| WORK TO COMPLETE |
(A) Do these statements agree with the page on ultracold bosons below? For each, answer yes or no and quote the words of the page that decide it. (i) The spectral entropy and the Lyapunov exponent are extracted from the long time dynamics. (ii) The log-normal laws are traced to the exponential shape of the eigenstates of the linear problem. (iii) The system studied is two-dimensional.
(B) Please rewrite the paragraph of the page on ultracold bosons that begins "We study the dynamics" as a short list, keeping its main facts.

(EXERCISE TEXT begins)

Spectral description of the dynamics of ultracold interacting bosons in disordered lattices
Beno\^it Vermersch (PhLAM), Jean Claude Garreau (PhLAM)

TL;DR
This paper analyzes the dynamics of ultracold interacting bosons in disordered lattices using spectral entropy and Lyapunov exponents, revealing how eigenstate properties influence different dynamical regimes.
Contribution
It introduces a spectral approach to characterize the dynamics of disordered bosonic systems, linking eigenstate shapes to chaotic and self-trapped behaviors.
Findings
Chaotic and self-trapped regimes follow log-normal laws.
Spectral quantities depend on initial states and explain long-term behavior.
Eigenstates exhibit exponential shapes influencing dynamics.
Abstract
We study the dynamics of a nonlinear one-dimensional disordered system from a spectral point of view. The spectral entropy and the Lyapunov exponent are extracted from the short time dynamics, and shown to give a pertinent characterization of the different dynamical regimes. The chaotic and self-trapped regimes are governed by log-normal laws whose origin is traced to the exponential shape of the eigenstates of the linear problem. These quantities satisfy scaling laws depending on the initial state and explain the system behaviour at longer times.

(EXERCISE TEXT ends)
(DATA SEGMENT begins)

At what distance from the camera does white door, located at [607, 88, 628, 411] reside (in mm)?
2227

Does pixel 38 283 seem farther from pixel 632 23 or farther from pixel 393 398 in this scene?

(DATA SEGMENT ends)

| SOLUTIONS FOR EACH TASK |
(A)
(i) No: "The spectral entropy and the Lyapunov exponent are extracted from the short time dynamics"
(ii) Yes: "governed by log-normal laws whose origin is traced to the exponential shape of the eigenstates of the linear problem"
(iii) No: "a nonlinear one-dimensional disordered system"

(B)
- The system studied is a nonlinear one-dimensional disordered system, examined from a spectral point of view.
- The spectral entropy and the Lyapunov exponent are taken from the short time dynamics, and they characterize the different dynamical regimes.
- Log-normal laws govern the chaotic and self-trapped regimes. These laws come from the exponential shape of the eigenstates of the linear problem.
- These quantities follow scaling laws that depend on the initial state, and they explain the system's behavior at longer times.